Dementia, Culture and Ethnicity
Issues for All
With contributions from experienced dementia practitioners and care researchers, this book examines the impact of culture and ethnicity on the experience of dementia and on the provision of support and services, both in general terms and in relation to specific minority ethnic communities.
Drawing together evidence-based research and expert practitioners' experiences, this book highlights the ways that dementia care services will need to develop in order to ensure that provision is culturally appropriate for an increasingly diverse older population. The book examines cultural issues in terms of assessment and engagement with people with dementia, challenges for care homes, and issues for supporting families from diverse ethnic backgrounds in relation to planning end of life care and bereavement. First-hand accounts of living with dementia from a range of cultural and ethnic backgrounds give unique perspectives into different attitudes to dementia and dementia care. The contributors also examine recent policy and strategy on dementia care and the implications for working with culture and ethnicity.
This comprehensive and timely book is essential reading for dementia care practitioners, researchers and policy makers.
This book is extremely timely and is a welcome contribution to our understanding and thinking about how to support people with dementia and their families from an increasingly diverse background. Within the different chapters it skilfully combines a range of important issues and useful information as well as including powerful stories and perspectives of families affected by dementia. Definitely one for the bookshelf for both those supporting families affected by dementia as well as policy, decision makers. – Rachel Thompson, Professional & Practice Development Lead for Admiral Nursing, Dementia UK
This is a book which is absolutely essential to anyone interested in people living with dementia and their care. It is rare to find a text that addresses the complexity of culture and ethnicity in such a person centred way, and unravels for us the implications for how we provide services and make care available to people of all backgrounds. – Charlotte L. Clarke, Professor of Health in Social Science, University of Edinburgh
[This book] deals with culture and ethnicity to further our understanding of the individual experience of dementia and how that impacts on the person, their carers and their families. It is so rewarding and illuminating to drill down to tap the huge resource of personal experience and how extraneous factors can influence the expression and experience of dementia. Each chapter is a standalone treatise on important aspects of dementia. Understanding the effects of our culture, ethnic background, but most importantly the combination of these will further our depth of understanding and empathy that we all know is the cornerstone of good person centred care. In this way we can strive to improve the lived experience of dementia. The editors and contributors are to be congratulated on bringing to life this hitherto relatively neglected but incredibly important aspect of dementia. – From the foreword by Alistair Burns CBE, Professor of Old Age Psychiatry, University of Manchester
Julia Botsford currently holds a joint post as Research Lead at Dementia UK and as Senior Admiral Nurse at Barnet, Enfield and Haringey Mental Health NHS Trust. After a degree in history and philosophy, Julia trained as a general and mental health nurse. Early on in her career she made a decision to work within dementia care. Since then she has held a number of different posts both in clinical practice and education. She completed a doctorate in 2010, through research on the experiences of Greek Cypriot and African Caribbean partners of people with dementia.
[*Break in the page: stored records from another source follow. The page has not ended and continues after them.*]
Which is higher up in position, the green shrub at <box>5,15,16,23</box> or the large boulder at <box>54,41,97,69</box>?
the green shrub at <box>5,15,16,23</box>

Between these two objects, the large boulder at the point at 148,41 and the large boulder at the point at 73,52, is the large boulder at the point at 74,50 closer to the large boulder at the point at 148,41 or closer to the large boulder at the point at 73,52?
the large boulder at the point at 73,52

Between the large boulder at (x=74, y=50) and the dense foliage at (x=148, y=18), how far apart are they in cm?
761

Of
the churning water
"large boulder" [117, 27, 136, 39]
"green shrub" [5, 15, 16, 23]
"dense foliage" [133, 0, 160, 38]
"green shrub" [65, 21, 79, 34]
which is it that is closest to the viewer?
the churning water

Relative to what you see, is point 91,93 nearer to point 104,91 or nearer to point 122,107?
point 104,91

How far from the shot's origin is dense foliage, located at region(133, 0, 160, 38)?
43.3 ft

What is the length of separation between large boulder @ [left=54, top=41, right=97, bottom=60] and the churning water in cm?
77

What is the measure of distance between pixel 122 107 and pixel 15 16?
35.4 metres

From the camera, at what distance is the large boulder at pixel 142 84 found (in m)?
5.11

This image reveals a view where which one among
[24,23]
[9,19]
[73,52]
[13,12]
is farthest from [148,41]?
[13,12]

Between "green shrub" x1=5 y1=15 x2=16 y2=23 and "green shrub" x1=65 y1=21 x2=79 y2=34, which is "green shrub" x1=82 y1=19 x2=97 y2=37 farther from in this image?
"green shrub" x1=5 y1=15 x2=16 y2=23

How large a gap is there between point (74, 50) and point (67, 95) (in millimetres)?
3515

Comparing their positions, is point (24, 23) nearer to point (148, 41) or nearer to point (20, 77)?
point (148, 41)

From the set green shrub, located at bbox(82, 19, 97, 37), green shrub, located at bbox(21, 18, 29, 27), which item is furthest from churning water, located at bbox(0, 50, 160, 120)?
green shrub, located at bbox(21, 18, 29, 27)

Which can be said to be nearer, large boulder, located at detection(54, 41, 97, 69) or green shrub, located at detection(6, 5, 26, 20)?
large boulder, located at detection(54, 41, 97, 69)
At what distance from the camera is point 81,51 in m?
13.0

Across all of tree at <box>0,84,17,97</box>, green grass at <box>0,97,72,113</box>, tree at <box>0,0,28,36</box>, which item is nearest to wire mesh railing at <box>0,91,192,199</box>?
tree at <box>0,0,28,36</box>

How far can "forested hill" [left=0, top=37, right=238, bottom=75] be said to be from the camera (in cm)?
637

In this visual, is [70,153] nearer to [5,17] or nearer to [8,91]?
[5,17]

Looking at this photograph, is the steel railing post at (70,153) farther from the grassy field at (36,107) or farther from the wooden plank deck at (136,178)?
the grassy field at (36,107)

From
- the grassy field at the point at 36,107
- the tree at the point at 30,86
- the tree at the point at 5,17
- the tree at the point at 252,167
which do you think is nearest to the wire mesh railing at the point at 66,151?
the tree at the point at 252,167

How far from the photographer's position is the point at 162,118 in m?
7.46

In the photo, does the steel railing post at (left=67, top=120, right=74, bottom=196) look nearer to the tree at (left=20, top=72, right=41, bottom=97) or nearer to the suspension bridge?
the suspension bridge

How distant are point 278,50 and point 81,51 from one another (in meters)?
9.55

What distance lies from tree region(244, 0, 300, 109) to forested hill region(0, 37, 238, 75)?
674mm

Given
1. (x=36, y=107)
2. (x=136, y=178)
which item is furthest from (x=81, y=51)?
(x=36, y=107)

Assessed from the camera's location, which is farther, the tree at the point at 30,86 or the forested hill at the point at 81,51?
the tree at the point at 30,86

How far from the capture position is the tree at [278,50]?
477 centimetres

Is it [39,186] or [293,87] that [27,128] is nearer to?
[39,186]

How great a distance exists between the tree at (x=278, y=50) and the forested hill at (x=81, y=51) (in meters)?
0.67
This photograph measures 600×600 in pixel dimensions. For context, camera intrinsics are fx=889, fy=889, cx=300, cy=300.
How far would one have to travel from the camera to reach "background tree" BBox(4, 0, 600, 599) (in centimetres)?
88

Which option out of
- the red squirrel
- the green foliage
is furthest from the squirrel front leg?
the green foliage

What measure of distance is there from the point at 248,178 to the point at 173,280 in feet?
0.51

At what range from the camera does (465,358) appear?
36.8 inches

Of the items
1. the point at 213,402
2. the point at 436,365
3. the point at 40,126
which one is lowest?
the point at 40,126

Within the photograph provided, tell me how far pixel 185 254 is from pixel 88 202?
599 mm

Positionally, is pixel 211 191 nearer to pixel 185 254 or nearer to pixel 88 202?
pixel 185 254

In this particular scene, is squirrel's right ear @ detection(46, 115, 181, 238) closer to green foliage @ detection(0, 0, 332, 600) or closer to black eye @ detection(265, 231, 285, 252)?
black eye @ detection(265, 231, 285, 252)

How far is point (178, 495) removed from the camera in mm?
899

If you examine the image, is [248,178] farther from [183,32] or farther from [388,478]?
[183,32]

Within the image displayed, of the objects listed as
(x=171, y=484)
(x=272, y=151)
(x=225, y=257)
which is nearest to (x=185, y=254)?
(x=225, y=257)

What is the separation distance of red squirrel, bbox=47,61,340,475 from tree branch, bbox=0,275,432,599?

Karen Harrison Dening is Director of Admiral Nursing at Dementia UK. Her key interests are palliative care and end of life care in dementia, advance care planning and specialist and advanced nurse practice. She has recently studied for a part-time doctorate at University College London in the Marie Curie Palliative Research Unit researching advance care planning in dementia. Karen is a member of the NCPC Dementia Working Group and the RSM Palliative Care Council.